Muchos de esos pacientes tienen cáncer de próstata, pero no lo saben”, sostuvo.
¿Cómo se detectan ambas enfermedades?
Mateo explicó que una evaluación urológica puede incluir diferentes pruebas para determinar qué está ocurriendo en la próstata.
Entre los estudios mencionó análisis de sangre, sonografía y tacto rectal.
En determinados casos, agregó, también puede ser necesaria una resonancia magnética.
A partir de esos resultados, el urólogo puede determinar si es necesario realizar una biopsia de próstata, procedimiento que permite obtener un diagnóstico definitivo.
Este es el paciente que va a tener lo que llamamos hiperplasia prostática o agrandamiento y también va a tener cáncer de próstata; se pueden diagnosticar en ese momento”, explicó.
Recomienda evaluación a partir de los 45 años
Sobre la edad adecuada para comenzar los controles urológicos, Mateo explicó que dependerá de los antecedentes familiares y de las condiciones particulares de cada paciente.
No obstante, señaló que, de manera general, los hombres deberían comenzar a evaluarse a partir de los 45 años.
Ya a partir de los 45 años de edad, el paciente debe evaluarse”, indicó.
Antecedentes familiares elevan el riesgo
El especialista señaló que los hombres con antecedentes familiares de determinados tipos de cáncer requieren una vigilancia especial.
Explicó que un paciente cuyo padre haya tenido cáncer de próstata puede presentar mayores probabilidades de desarrollar la enfermedad a una edad más temprana.
También mencionó los antecedentes de cáncer de mama en la madre como un elemento que debe tomarse en consideración al momento de evaluar el riesgo.
En estos casos, afirmó, el seguimiento médico podría comenzar antes de la edad establecida para la población general.
Síntomas antes de los 45 años requieren atención
Mateo aclaró que un hombre joven no debe esperar hasta los 45 años si comienza a presentar problemas urinarios.

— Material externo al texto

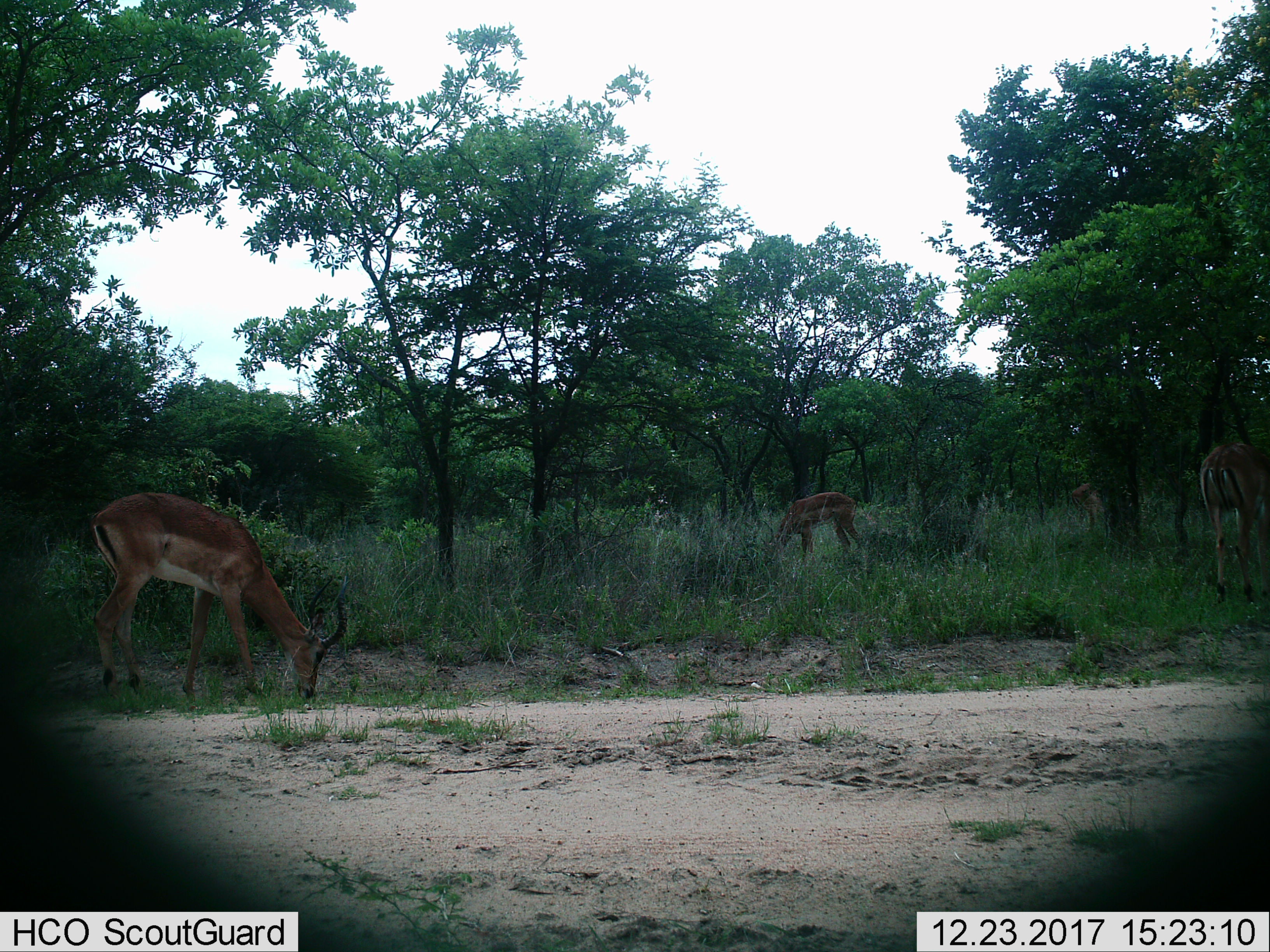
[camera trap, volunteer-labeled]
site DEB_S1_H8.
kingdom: Animalia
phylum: Chordata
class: Mammalia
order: Artiodactyla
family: Bovidae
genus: Aepyceros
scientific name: Aepyceros melampus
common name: impala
Impala (Aepyceros melampus), count 3. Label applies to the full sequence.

Señaló que un paciente de alrededor de 40 años que presente dificultad para orinar o sangre en la orina debe acudir al urólogo para una evaluación.
El especialista insistió en que la edad de referencia no debe utilizarse para retrasar una consulta cuando existen síntomas.
Evaluación temprana puede salvar vidas
Mateo sostuvo que existen investigaciones sobre posibles factores relacionados con un aumento de determinados cánceres en personas más jóvenes, aunque aclaró que algunos de estos vínculos todavía se encuentran bajo estudio.
En ese contexto, reiteró la importancia de no esperar a presentar molestias para someterse a una revisión.
Una evaluación a tiempo puede salvar la vida”, afirmó.
El urólogo agregó que detectar el cáncer de próstata en una etapa temprana permite ofrecer al paciente mayores posibilidades de recibir un tratamiento curativo.